Certes, Salvini et ses alliés ne sont au pouvoir que depuis quelques mois, une période trop courte pour que l'érosion inévitable de leur soutien ait déjà produit ses effets. Pourtant, la popularité des "populistes" est bien réelle. Les démocrates libéraux doivent en prendre pleinement conscience à exactement sept mois des élections européennes de mai 2019.
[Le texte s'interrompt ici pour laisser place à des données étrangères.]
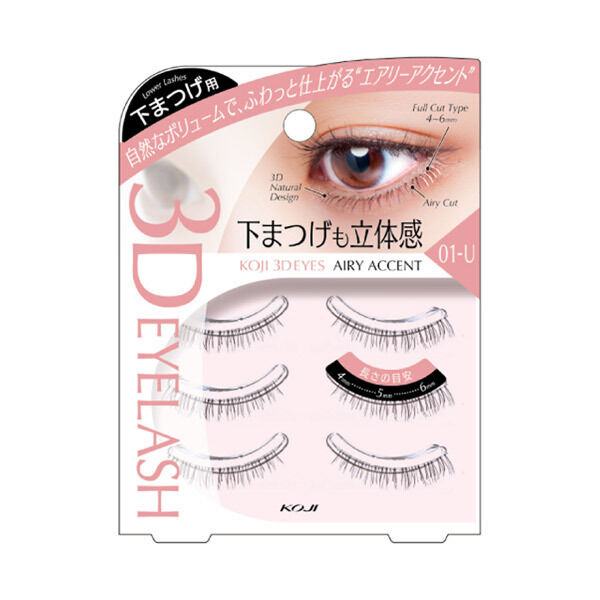  「KOJI 3DEYES EYELASH 01-U」|マスカラ・まつげ|その他
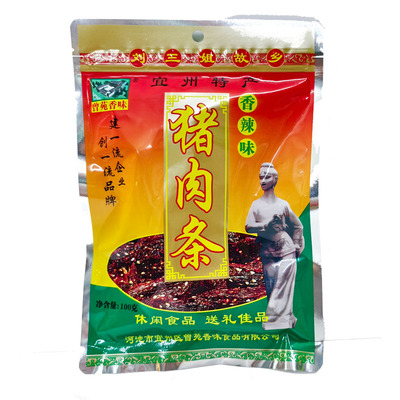 广西宜州曾苑香味猪肉条猪肉干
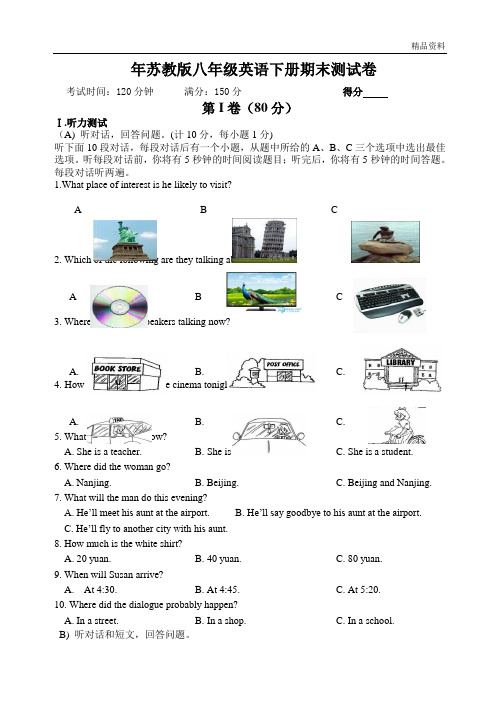 2020年苏教版八年级英语下册期末测试卷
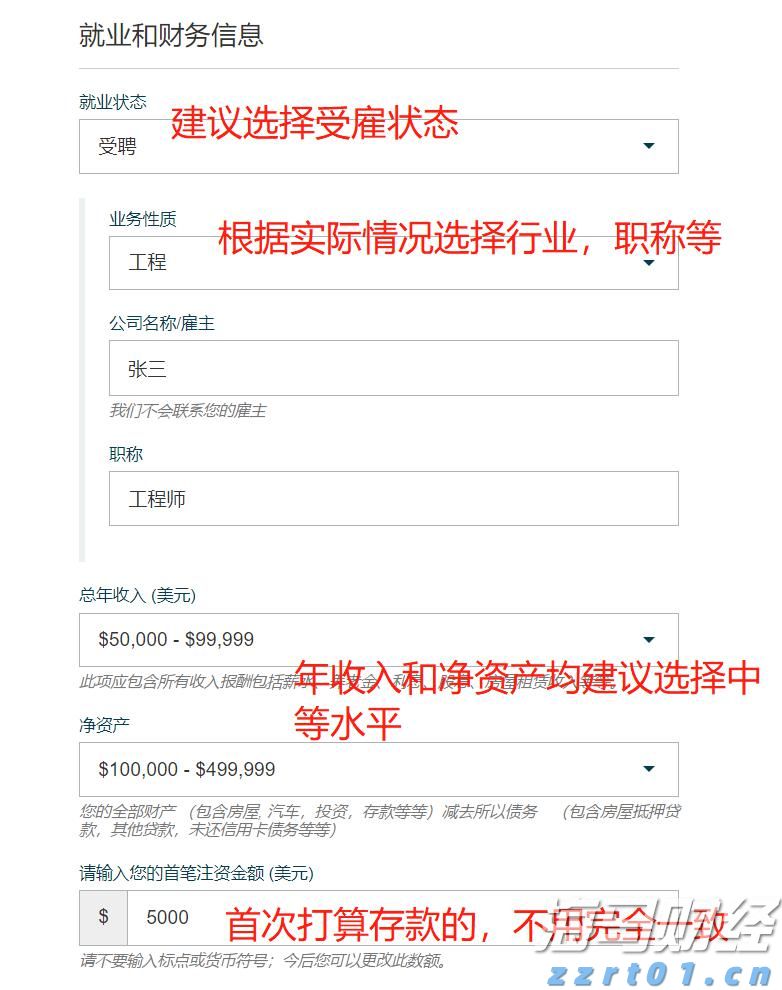 人神共愤网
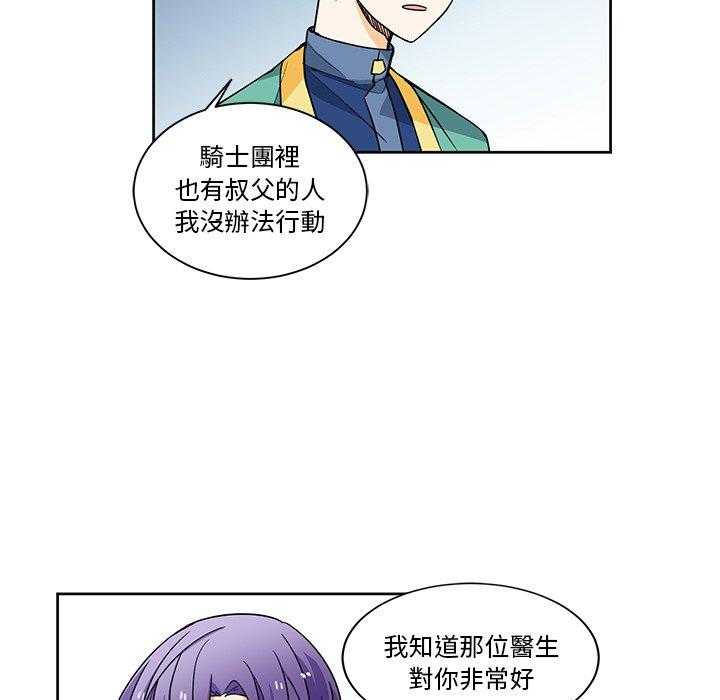 《专属侍从》漫画最新章节第24话_24免费下拉式在线观看章节第【53】张图片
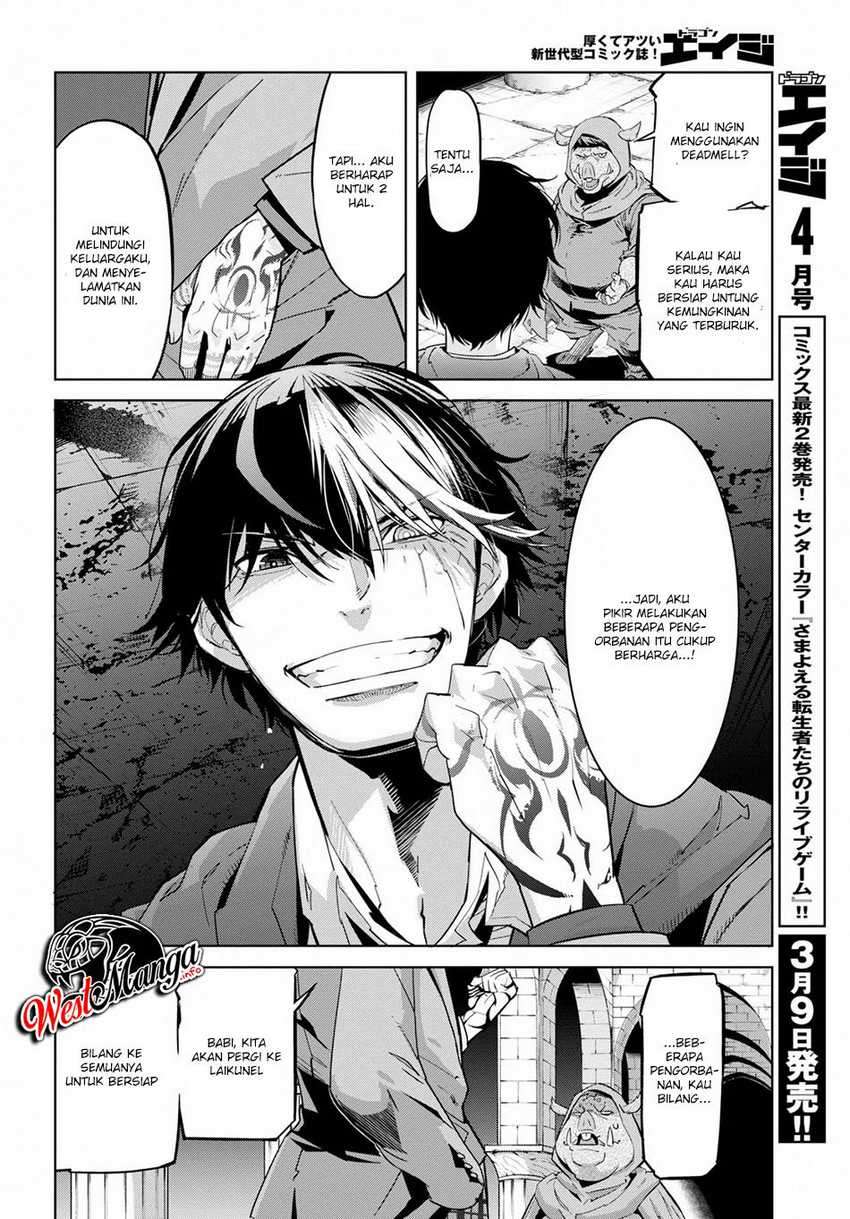 Halaman 9 dari Game of Familia: Kazoku Senki Chapter 20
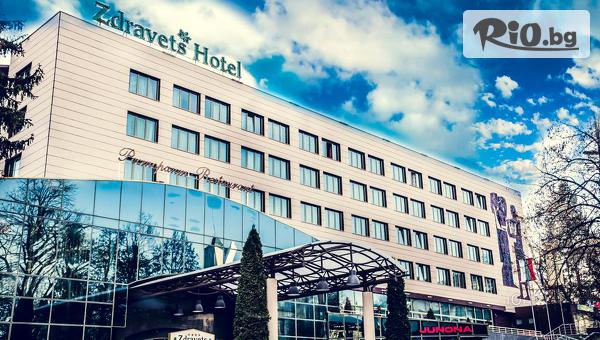 Zdravets Hotel Conference&SPA #1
Cette réalité, cette prégnance du populisme, je l'ai en quelque sorte, il y a quelques jours, touchée du doigt. Je me trouvais faire une conférence dans le sud de l'Italie, dans la région des Pouilles. Depuis quatorze ans, la petite ville de Conversano, à une trentaine de kilomètres de Bari, organise un festival culturel, qui se concluait cette année par l'intervention de l'archevêque Bruno Forte, un philosophe et théologien de renom. Ses propos emplis d'humanité dénonçaient "la scandaleuse désunion de l'Union européenne" face à la question des migrants. Il en appelait au devoir moral des chrétiens face au sort des plus démunis. Il évoquait aussi l'histoire et la démographie. En accueillant par millions les réfugiés italiens, les Etats-Unis n'avaient-ils pas, il y a un peu plus d'un siècle, contribué au renforcement de leur encore jeune puissance ?
Des frustrations profondes
Aujourd'hui l'Italie est un pays vieillissant qui, plus que beaucoup d'autres pays européens, a besoin de l'apport d'énergies nouvelles. Les migrants sont là pour les fournir. Les mots de l'archevêque reprenant les appels réitérés du pape François étaient prononcés avec force et conviction. Ils sonnaient juste. Mais ils me semblaient tomber dans le vide. Au fil des minutes, la place de Conversano où se déroulait la conférence se vidait lentement. Les Italiens présents votaient avec leurs pieds. Ils se retiraient les uns après les autres et, à la fin, ce sont des applaudissements polis mais très réservés qui saluèrent les propos "promigrants et proeuropéens" de l'archevêque. Il n'avait pas convaincu ses auditeurs.